苏炜杰University of Pennsylvania
Time: TBD Location: TBD

Abstract

Introduced in December 2024, Muon is an optimization method for training language models that updates the weight along the direction of an orthogonalized gradient. The superiority of Muon has been quickly recognized, as demonstrated on industry-scale models; for example, it has been successfully used to train a trillion-parameter frontier language model. In this talk, we offer two perspectives to shed light on this matrix-gradient method. First, we introduce a unifying framework that precisely distinguishes between preconditioning for curvature anisotropy (like Adam) and gradient anisotropy (like Muon).

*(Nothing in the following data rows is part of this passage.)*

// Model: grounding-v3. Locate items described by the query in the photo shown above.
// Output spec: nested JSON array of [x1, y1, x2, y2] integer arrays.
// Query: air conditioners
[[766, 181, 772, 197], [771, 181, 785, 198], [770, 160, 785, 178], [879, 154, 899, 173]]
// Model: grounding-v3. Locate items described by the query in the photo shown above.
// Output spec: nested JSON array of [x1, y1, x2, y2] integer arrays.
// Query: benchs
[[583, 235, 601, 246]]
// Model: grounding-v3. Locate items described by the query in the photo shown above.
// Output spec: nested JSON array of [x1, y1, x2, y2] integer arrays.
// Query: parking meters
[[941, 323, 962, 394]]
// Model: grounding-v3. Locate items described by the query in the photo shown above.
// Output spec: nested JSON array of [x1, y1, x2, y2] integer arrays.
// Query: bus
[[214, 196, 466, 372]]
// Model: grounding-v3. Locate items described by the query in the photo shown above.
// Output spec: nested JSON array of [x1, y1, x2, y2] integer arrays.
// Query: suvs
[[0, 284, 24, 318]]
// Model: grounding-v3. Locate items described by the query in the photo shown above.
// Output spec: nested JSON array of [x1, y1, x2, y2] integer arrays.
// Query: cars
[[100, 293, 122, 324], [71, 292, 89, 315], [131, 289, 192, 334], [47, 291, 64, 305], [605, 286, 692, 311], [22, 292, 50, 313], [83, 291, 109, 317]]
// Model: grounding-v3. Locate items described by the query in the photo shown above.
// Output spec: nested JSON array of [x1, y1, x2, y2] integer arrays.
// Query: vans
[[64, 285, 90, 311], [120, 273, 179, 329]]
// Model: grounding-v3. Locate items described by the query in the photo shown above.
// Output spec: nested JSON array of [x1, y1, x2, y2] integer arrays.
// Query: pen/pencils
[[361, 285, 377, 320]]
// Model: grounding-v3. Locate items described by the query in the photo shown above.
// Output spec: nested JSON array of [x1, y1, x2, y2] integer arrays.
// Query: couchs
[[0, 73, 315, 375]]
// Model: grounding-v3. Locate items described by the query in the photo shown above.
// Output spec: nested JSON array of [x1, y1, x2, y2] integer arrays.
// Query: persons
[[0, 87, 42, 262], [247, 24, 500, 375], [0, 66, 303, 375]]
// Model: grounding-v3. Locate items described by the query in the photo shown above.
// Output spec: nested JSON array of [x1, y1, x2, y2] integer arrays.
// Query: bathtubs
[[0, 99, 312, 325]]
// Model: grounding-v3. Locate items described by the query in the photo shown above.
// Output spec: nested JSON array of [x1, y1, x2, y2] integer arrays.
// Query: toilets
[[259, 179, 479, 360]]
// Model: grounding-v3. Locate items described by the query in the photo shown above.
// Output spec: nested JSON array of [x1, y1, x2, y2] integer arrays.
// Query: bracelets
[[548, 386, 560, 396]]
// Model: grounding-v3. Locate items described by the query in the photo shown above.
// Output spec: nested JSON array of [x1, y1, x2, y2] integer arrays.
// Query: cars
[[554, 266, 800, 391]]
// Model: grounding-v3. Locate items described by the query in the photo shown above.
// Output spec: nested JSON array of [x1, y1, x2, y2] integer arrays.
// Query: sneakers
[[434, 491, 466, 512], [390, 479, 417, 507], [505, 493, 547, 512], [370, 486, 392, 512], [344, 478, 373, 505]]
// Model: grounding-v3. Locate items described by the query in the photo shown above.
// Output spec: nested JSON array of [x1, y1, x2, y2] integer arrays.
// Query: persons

This perspective not only offers new insights into Adam's instabilities and Muon's accelerated convergence but also leads to a new extension, such as PolarGrad. Next, we introduce a second perspective based on an isotropic curvature model. We derive this model by assuming isotropy of curvature (including Hessian and higher-order terms) across all perturbation directions. We show that under a general growth condition, the optimal update is one that makes the gradient's spectrum more homogeneous; that is, making its singular values closer in ratio. We then show that the orthogonalized gradient becomes optimal for this model when the curvature exhibits a phase transition in growth. Taken together, these results suggest that the gradient orthogonalization employed in Muon is directionally correct but may not be strictly optimal, and we will discuss how to leverage this model for designing new optimization methods. This talk is based on arXiv:2505.21799 and 2511.00674.

Biography

苏炜杰现任宾夕法尼亚大学沃顿商学院、数学系和计算机系副教授,兼任宾大机器学习研究中心联席主任。2011年获得北京大学数学科学学院基础数学学士学位,2016年获得斯坦福大学博士学位。研究兴趣涵盖生成式人工智能的数学和统计基础、隐私保护机器学习、高维统计以及优化理论。